The generals who told President George W. Bush before the war that Donald Rumsfeld's shock-and-awe fantasy would not work were not enough to persuade him to change his strategy in Iraq. The rise of the insurgency did not do the trick. Nor did month after month of mounting military and civilian casualties on all sides, the emergence of a near civil war, the collapse of reconstruction efforts or the seeming inability of either Iraqi or American forces to secure contested parts of Iraq, including Baghdad, for any significant period.
So what finally, after all this time, caused Bush to very publicly consult with his generals to consider a change in tactics in Iraq? The president, who says he never reads political polls, is worried that his party could lose some of its iron grip on power in the congressional elections next month.
It is not necessarily a bad thing when a politician takes stock of his positions in the teeth of an election. Elected leaders are expected to heed the will of the people. And there has been a chorus of pleas for Bush to come up with a more realistic approach to Iraq.

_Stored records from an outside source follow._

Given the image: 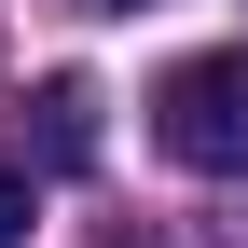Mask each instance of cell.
Returning <instances> with one entry per match:
<instances>
[{
    "label": "cell",
    "instance_id": "obj_1",
    "mask_svg": "<svg viewBox=\"0 0 248 248\" xmlns=\"http://www.w3.org/2000/svg\"><path fill=\"white\" fill-rule=\"evenodd\" d=\"M152 138H166V166H193V179H248V42L179 55V69L152 83Z\"/></svg>",
    "mask_w": 248,
    "mask_h": 248
},
{
    "label": "cell",
    "instance_id": "obj_2",
    "mask_svg": "<svg viewBox=\"0 0 248 248\" xmlns=\"http://www.w3.org/2000/svg\"><path fill=\"white\" fill-rule=\"evenodd\" d=\"M42 166H55V179L97 166V83H83V69H55V83H42Z\"/></svg>",
    "mask_w": 248,
    "mask_h": 248
},
{
    "label": "cell",
    "instance_id": "obj_3",
    "mask_svg": "<svg viewBox=\"0 0 248 248\" xmlns=\"http://www.w3.org/2000/svg\"><path fill=\"white\" fill-rule=\"evenodd\" d=\"M0 248H28V179L0 166Z\"/></svg>",
    "mask_w": 248,
    "mask_h": 248
},
{
    "label": "cell",
    "instance_id": "obj_4",
    "mask_svg": "<svg viewBox=\"0 0 248 248\" xmlns=\"http://www.w3.org/2000/svg\"><path fill=\"white\" fill-rule=\"evenodd\" d=\"M83 14H138V0H83Z\"/></svg>",
    "mask_w": 248,
    "mask_h": 248
}]
</instances>
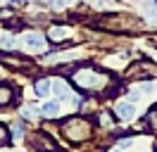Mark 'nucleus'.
Segmentation results:
<instances>
[{"label":"nucleus","instance_id":"nucleus-1","mask_svg":"<svg viewBox=\"0 0 157 152\" xmlns=\"http://www.w3.org/2000/svg\"><path fill=\"white\" fill-rule=\"evenodd\" d=\"M74 81H76L78 88H83V90H100L102 86L107 83V78L95 71V69H81L74 74Z\"/></svg>","mask_w":157,"mask_h":152},{"label":"nucleus","instance_id":"nucleus-2","mask_svg":"<svg viewBox=\"0 0 157 152\" xmlns=\"http://www.w3.org/2000/svg\"><path fill=\"white\" fill-rule=\"evenodd\" d=\"M21 43L29 48V50H33V52H40L45 48V36H40V33H24Z\"/></svg>","mask_w":157,"mask_h":152},{"label":"nucleus","instance_id":"nucleus-3","mask_svg":"<svg viewBox=\"0 0 157 152\" xmlns=\"http://www.w3.org/2000/svg\"><path fill=\"white\" fill-rule=\"evenodd\" d=\"M114 112H117V116L121 119V121H131V119H133V114H136V107H133L131 102H119Z\"/></svg>","mask_w":157,"mask_h":152},{"label":"nucleus","instance_id":"nucleus-4","mask_svg":"<svg viewBox=\"0 0 157 152\" xmlns=\"http://www.w3.org/2000/svg\"><path fill=\"white\" fill-rule=\"evenodd\" d=\"M43 116H55V114H59V102L57 100H50V102H43V107L38 109Z\"/></svg>","mask_w":157,"mask_h":152},{"label":"nucleus","instance_id":"nucleus-5","mask_svg":"<svg viewBox=\"0 0 157 152\" xmlns=\"http://www.w3.org/2000/svg\"><path fill=\"white\" fill-rule=\"evenodd\" d=\"M33 88H36V95H38V97H45V95L50 93V88H52V83H50V78H38Z\"/></svg>","mask_w":157,"mask_h":152},{"label":"nucleus","instance_id":"nucleus-6","mask_svg":"<svg viewBox=\"0 0 157 152\" xmlns=\"http://www.w3.org/2000/svg\"><path fill=\"white\" fill-rule=\"evenodd\" d=\"M12 95H14V90H12L10 86H5V83H0V107L2 104H7L12 100Z\"/></svg>","mask_w":157,"mask_h":152},{"label":"nucleus","instance_id":"nucleus-7","mask_svg":"<svg viewBox=\"0 0 157 152\" xmlns=\"http://www.w3.org/2000/svg\"><path fill=\"white\" fill-rule=\"evenodd\" d=\"M52 90H55V95H57V97H67V95H69V86L64 83V81H55Z\"/></svg>","mask_w":157,"mask_h":152},{"label":"nucleus","instance_id":"nucleus-8","mask_svg":"<svg viewBox=\"0 0 157 152\" xmlns=\"http://www.w3.org/2000/svg\"><path fill=\"white\" fill-rule=\"evenodd\" d=\"M19 114H21V119H36V116H38V109L31 107V104H24L19 109Z\"/></svg>","mask_w":157,"mask_h":152},{"label":"nucleus","instance_id":"nucleus-9","mask_svg":"<svg viewBox=\"0 0 157 152\" xmlns=\"http://www.w3.org/2000/svg\"><path fill=\"white\" fill-rule=\"evenodd\" d=\"M69 36V28H59V26H52L50 28V38H55V40H59V38Z\"/></svg>","mask_w":157,"mask_h":152},{"label":"nucleus","instance_id":"nucleus-10","mask_svg":"<svg viewBox=\"0 0 157 152\" xmlns=\"http://www.w3.org/2000/svg\"><path fill=\"white\" fill-rule=\"evenodd\" d=\"M0 45L5 48V50H12V48H14V38L12 36H2L0 38Z\"/></svg>","mask_w":157,"mask_h":152},{"label":"nucleus","instance_id":"nucleus-11","mask_svg":"<svg viewBox=\"0 0 157 152\" xmlns=\"http://www.w3.org/2000/svg\"><path fill=\"white\" fill-rule=\"evenodd\" d=\"M147 124H150V126H155V128H157V104L152 107V109H150V114H147Z\"/></svg>","mask_w":157,"mask_h":152},{"label":"nucleus","instance_id":"nucleus-12","mask_svg":"<svg viewBox=\"0 0 157 152\" xmlns=\"http://www.w3.org/2000/svg\"><path fill=\"white\" fill-rule=\"evenodd\" d=\"M7 140H10V131H7V128L0 124V145H5Z\"/></svg>","mask_w":157,"mask_h":152},{"label":"nucleus","instance_id":"nucleus-13","mask_svg":"<svg viewBox=\"0 0 157 152\" xmlns=\"http://www.w3.org/2000/svg\"><path fill=\"white\" fill-rule=\"evenodd\" d=\"M21 133H24V126H21V124H14V126H12V138H21Z\"/></svg>","mask_w":157,"mask_h":152},{"label":"nucleus","instance_id":"nucleus-14","mask_svg":"<svg viewBox=\"0 0 157 152\" xmlns=\"http://www.w3.org/2000/svg\"><path fill=\"white\" fill-rule=\"evenodd\" d=\"M67 2H71V0H52L55 7H62V5H67Z\"/></svg>","mask_w":157,"mask_h":152},{"label":"nucleus","instance_id":"nucleus-15","mask_svg":"<svg viewBox=\"0 0 157 152\" xmlns=\"http://www.w3.org/2000/svg\"><path fill=\"white\" fill-rule=\"evenodd\" d=\"M128 145H131V138H124V140L119 142V147H121V150H124V147H128Z\"/></svg>","mask_w":157,"mask_h":152},{"label":"nucleus","instance_id":"nucleus-16","mask_svg":"<svg viewBox=\"0 0 157 152\" xmlns=\"http://www.w3.org/2000/svg\"><path fill=\"white\" fill-rule=\"evenodd\" d=\"M147 5H150V7H152V10H157V0H150Z\"/></svg>","mask_w":157,"mask_h":152},{"label":"nucleus","instance_id":"nucleus-17","mask_svg":"<svg viewBox=\"0 0 157 152\" xmlns=\"http://www.w3.org/2000/svg\"><path fill=\"white\" fill-rule=\"evenodd\" d=\"M112 152H121V150H112Z\"/></svg>","mask_w":157,"mask_h":152}]
</instances>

But the way this sudden change of heart has come about, after months in which Bush has brushed off all criticism of his policies as either misguided, politically motivated or downright disloyal to America, is maddening. For far too long, the White House has looked upon the war as a tactical puzzle for campaign strategists. The early notion of combining Iraq and the war on terror as an argument for re-electing Republicans robbed the United States of any serious chance for a bipartisan discussion of these life-and-death issues. More recently, the administration seems to have been working under the assumption that its only obligations were to hang on, talk tough and pass the problem on to the next president.